* Soal singkat A *
Laporkan berapa baris dalam catatan yang memuat kata "cilantro", dengan huruf besar dan kecil dibedakan. Tuliskan angkanya saja.

Sebelum saya mendeda haru-birunya sederet petani Sinjai yang masih sengsara, belumlah ia merdeka. Izinkan saya memohon lagi berterima kasih pula kepada Harian Tribun Bone atas dimuatnya tulisan ini. Seribu maaf pula kepada semua warga Bone atas pemberian kesempatan kepada penulis, mengurai segala pekik permasalahan petani Sinjai yang masih jauh dari kata sejahtera. Penulis bukanlah anak yang dilahirkan di tanah Bone, akan tetapi sepengatahuan saya selama ini, Harian Tribun Bone juga beredar di Sinjai, sebagai harian yang terbaca oleh jajaran Pemkab Sinjai (Bupati dan DPRD), sehingganya menjadi layak kalau melalui media ini saya kembali “berkhalwat” dengan mereka.
Toh antara Kabupaten Bone dan Kabupaten Sinjai dua keturunan serumpun (Bugis), bertetangga, juga banyak mengandalkan petani sebagai penopang ekonomi daerahnya. Oleh karena itu, menceritakan nasib derita petani Sinjai sama saja hikmatnya memperjuangkan senasib sepenanggungan dari mereka, ditakdirkan sebagai petani (di bone dan di Sinjai) dalam mengelola kekayaan alam yang melimpah ruah di negerinya sendiri.
Petani Sinjai
Fokus ke petani Sinjai. Di daerah ini (Kabupaten Sinjai), walaupun luas wilayahnya dalam keadaan secukupnya (sijai-jai) harus diakui kalau kebesaran Ridho Allah Yang Maha Kuasa, dengan iklim panas-dingin, curah hujan tinggi, maka potensiallah pengembangan cocok bertanamnya.

* Soal singkat B *
Tentukan apakah tiap pernyataan berikut sesuai dengan teks tentang petani Sinjai, jawab ya atau tidak, dan kutip persis kata-kata teks yang menentukannya: (i) Penulis dilahirkan di tanah Bone. (ii) Harian Tribun Bone juga beredar di Sinjai. (iii) Kabupaten Sinjai memiliki curah hujan rendah.

* Catatan yang tersedia *
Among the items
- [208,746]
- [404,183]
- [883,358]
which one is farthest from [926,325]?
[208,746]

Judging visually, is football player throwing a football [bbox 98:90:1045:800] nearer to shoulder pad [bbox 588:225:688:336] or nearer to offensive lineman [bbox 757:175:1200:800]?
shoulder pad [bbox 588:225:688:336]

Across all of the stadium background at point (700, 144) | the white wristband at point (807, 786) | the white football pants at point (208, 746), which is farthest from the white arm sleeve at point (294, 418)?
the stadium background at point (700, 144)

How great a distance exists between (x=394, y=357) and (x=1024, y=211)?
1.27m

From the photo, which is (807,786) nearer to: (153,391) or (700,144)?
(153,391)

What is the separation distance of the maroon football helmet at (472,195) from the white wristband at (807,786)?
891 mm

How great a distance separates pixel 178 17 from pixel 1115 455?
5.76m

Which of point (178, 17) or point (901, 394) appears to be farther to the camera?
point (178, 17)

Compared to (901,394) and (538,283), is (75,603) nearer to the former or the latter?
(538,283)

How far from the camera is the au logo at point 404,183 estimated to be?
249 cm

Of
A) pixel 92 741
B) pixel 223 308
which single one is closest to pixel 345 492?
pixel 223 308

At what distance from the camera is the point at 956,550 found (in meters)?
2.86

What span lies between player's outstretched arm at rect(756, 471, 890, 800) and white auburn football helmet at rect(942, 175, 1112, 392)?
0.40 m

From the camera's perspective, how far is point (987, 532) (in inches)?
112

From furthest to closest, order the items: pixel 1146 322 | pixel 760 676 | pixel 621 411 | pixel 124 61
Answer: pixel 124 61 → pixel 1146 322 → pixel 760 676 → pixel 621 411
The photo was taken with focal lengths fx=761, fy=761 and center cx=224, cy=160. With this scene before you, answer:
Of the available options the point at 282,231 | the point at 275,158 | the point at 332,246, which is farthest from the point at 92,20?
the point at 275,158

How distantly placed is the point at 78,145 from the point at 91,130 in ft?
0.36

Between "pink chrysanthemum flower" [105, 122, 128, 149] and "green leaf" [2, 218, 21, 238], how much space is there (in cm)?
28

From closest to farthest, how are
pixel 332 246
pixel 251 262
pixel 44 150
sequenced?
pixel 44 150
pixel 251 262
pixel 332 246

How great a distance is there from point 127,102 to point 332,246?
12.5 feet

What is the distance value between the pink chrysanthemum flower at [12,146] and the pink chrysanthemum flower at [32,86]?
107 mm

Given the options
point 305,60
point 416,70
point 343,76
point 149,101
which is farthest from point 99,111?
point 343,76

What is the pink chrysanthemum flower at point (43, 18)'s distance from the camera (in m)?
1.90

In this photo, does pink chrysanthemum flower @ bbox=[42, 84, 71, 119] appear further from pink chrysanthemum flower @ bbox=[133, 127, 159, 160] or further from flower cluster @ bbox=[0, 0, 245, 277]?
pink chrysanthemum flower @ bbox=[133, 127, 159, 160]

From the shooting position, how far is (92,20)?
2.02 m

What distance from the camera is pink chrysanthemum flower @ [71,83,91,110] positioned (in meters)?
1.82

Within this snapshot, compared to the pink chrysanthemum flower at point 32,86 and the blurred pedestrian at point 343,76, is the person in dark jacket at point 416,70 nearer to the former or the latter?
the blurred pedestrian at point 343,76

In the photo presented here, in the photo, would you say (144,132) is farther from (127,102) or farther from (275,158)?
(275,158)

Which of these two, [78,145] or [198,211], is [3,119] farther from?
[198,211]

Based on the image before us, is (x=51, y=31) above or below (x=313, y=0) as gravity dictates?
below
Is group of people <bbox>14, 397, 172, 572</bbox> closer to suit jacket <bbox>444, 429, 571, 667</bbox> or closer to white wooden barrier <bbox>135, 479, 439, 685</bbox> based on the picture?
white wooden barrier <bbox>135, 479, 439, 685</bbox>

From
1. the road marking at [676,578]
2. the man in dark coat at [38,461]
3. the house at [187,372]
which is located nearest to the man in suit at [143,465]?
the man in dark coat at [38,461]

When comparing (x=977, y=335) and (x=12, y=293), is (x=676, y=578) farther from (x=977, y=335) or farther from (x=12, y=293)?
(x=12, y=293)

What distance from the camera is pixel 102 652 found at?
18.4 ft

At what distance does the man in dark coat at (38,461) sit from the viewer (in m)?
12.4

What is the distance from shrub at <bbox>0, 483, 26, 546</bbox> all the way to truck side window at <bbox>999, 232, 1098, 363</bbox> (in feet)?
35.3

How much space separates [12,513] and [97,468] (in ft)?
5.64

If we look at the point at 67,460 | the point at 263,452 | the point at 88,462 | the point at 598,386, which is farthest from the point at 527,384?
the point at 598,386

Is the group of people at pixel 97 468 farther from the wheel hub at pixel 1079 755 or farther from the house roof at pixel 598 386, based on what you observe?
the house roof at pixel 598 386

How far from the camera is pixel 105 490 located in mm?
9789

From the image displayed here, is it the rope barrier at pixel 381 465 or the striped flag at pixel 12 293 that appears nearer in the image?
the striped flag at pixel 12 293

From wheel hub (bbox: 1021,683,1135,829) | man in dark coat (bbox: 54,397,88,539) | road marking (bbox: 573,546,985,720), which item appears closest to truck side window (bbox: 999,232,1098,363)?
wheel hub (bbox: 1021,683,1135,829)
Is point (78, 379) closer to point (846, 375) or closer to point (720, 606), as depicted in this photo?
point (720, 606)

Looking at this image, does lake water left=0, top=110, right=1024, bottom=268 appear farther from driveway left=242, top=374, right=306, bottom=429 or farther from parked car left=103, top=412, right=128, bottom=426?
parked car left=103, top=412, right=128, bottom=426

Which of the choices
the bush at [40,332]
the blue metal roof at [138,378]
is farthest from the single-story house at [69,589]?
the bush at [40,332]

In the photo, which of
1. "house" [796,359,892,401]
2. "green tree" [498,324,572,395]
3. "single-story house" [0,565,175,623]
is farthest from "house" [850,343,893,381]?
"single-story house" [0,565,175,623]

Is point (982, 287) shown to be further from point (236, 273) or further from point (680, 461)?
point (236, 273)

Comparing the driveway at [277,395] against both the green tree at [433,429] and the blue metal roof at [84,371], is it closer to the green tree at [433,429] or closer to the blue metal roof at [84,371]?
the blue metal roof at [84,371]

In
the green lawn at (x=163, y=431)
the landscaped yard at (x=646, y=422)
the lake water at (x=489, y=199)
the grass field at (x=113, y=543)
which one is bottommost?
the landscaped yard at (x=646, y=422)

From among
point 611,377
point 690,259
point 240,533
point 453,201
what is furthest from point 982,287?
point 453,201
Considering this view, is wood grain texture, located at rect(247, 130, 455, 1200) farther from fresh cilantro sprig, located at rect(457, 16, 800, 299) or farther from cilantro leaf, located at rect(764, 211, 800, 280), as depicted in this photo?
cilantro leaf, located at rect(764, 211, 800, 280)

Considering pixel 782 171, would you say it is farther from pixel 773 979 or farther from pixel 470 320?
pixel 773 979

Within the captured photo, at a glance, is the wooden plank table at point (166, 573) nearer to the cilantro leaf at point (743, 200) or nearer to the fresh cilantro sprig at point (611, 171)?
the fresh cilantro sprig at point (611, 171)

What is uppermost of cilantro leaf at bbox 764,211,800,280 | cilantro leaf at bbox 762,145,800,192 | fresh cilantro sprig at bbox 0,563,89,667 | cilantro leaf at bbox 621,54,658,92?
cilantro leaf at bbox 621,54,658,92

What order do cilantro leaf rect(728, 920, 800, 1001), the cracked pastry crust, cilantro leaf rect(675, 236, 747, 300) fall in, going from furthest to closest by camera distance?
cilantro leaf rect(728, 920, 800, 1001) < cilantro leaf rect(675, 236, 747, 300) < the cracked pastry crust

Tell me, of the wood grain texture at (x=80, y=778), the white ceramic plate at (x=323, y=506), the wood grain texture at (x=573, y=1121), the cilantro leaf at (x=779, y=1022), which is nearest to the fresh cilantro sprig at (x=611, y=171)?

* Pembahasan jawaban A *
9

* Pembahasan jawaban B *
(i) Tidak: "Penulis bukanlah anak yang dilahirkan di tanah Bone"
(ii) Ya: "Harian Tribun Bone juga beredar di Sinjai"
(iii) Tidak: "curah hujan tinggi"